Geçen yıl haziran ayıydı galiba İstanbul Müzik Festivali kapsamında AKM’de üç gün üst üste gösteri yapmıştı grubu. Eğer Türkiye’ye gelebilseydi ne kadar çok röpörtaj yapmak isterdim kendisiyle. Ama o sırada böbrek yetmezliğinden İsviçre’de hastanede yatıyordu. Dans grubunu yalnız yollamıştı İstanbul’a. Oysa, Mevlana’nın 800. doğumgünü için “Rumi: Dans ve Dua” isimli bir gösteri hazırlamıştı Kudsi Ergüner’in müziği ile. Rumi’nin dünya prömiyeri AKM’de yapılacaktı. AKM o gün ağzına kadar doluydu. 

Maurice Bejart kimdir?
Dünyaca ünlü koreograf Maurice Bejart’ın adını modern danstan hoşlanan herkes duymuştur. Stravinsky’nin “Bahar Ayin” ve Ravel’in “Bolero”sunu büyük müzik ve dans şölenine çevirmişti. 1927 doğumlu Marsilyalı Maurice Bejart, 2007 Kasım’ında 80 yaşında öldü. Dansçı olarak başladığı serüvenine koreograf olarak devam etti ve önce Brüksel’de “20. Yüzyıl Balesi”, 27 yıl sonra da taşındığı İsviçre, Lozan’daki “Lozan Bejart Balesi” isimli topluluklarıyla 250’den fazla dans koreografisine imza attı. Lozan, Brüksel ve Dakar’da (babası Gaston Berger, Fransız bir anne ve Senegal’li bir babadan Senegal’de doğmuştu) dans okulları açtı. Tabii soyadı doğduğunda Berger olarak nüfusa geçmişti ama daha sonra kendisi, sahne ismi olarak Moliere’in eşinin isminden etkilenerek Bejart soyadını almıştı. 

Felsefe-müzik-dans
Bejart’ın kendisi de bir Sufi’ydi. İran Şahı Rıza Pehlevi ve Şahbanu Farah Pehlevi, Persepolis’in 2500. Yılı Kutlamaları için 1971’de Maurice Bejart’ı İran’a davet etmişlerdi. O da Modern İran Dansı’na Gulistan ve Farah isimli iki gösteri armağan etti, Saadi’nin eserlerinden etkilenerek. İranlı ozanlar ve dini iklim etkisiyle Müslüman olmuştu. Zaten hep dans-müzik ve aksiyonu karıştıran Bejart, Sufizm’e merak sardıktan sonra da felsefe-müzik-dans üçlüsünü işledi.

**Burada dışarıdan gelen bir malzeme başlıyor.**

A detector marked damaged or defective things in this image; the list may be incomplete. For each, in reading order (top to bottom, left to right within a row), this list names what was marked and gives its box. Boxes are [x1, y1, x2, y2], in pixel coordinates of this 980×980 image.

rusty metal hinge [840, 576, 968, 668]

“Rumi”de de öyle.  Çok kültürlülüğe, babası gibi felsefeye, özellikle de dinlerin felsefesine merakı olan Maurice Bejart, Filistin için de bir dans gösterisi sahneye koymuştu, Şeyh İmam’ın müziğiyle: “İki Savaş Arasında”... Repertuvarda Jacques Brel’den, Barbara’dan şansonlar, Theodorakis’ten sirtakiler de vardı. Ama asıl finalde, eminim herkesin gözünden benim gibi bir damla yaş gelmiştir. AIDS’ten ölen arkadaşlarına; Queen’in solisti Freddy Mercury ve Bejart’ın Arjantinli sevgilisi ve grubun dansçısı Jorge Donn’a ithaf ettiği “Les Presbytere” ile bitti tam iki saatlik gösteri.

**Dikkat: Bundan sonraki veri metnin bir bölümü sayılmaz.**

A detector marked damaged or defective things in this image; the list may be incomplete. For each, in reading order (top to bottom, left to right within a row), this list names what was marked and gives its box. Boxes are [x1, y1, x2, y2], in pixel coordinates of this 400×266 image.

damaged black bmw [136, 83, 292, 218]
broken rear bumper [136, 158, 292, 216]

Müzik Queen’den ve kostümler Miami’de öldürülen Versace’den... “The Show Must Go On / Gösteri Devam Etmeli”... Ayakta dakikalarca süren alkışlar arasında dansçılar sahneden ayrılırken “Sermaye tükenecek, Bejart’ın repertuvarı bitecek, yeni koreograflar bu dans topluluğuna kendi imzalarını atacak ve artık hiçbir şey eskisi gibi olmayacak” diye düşündüm.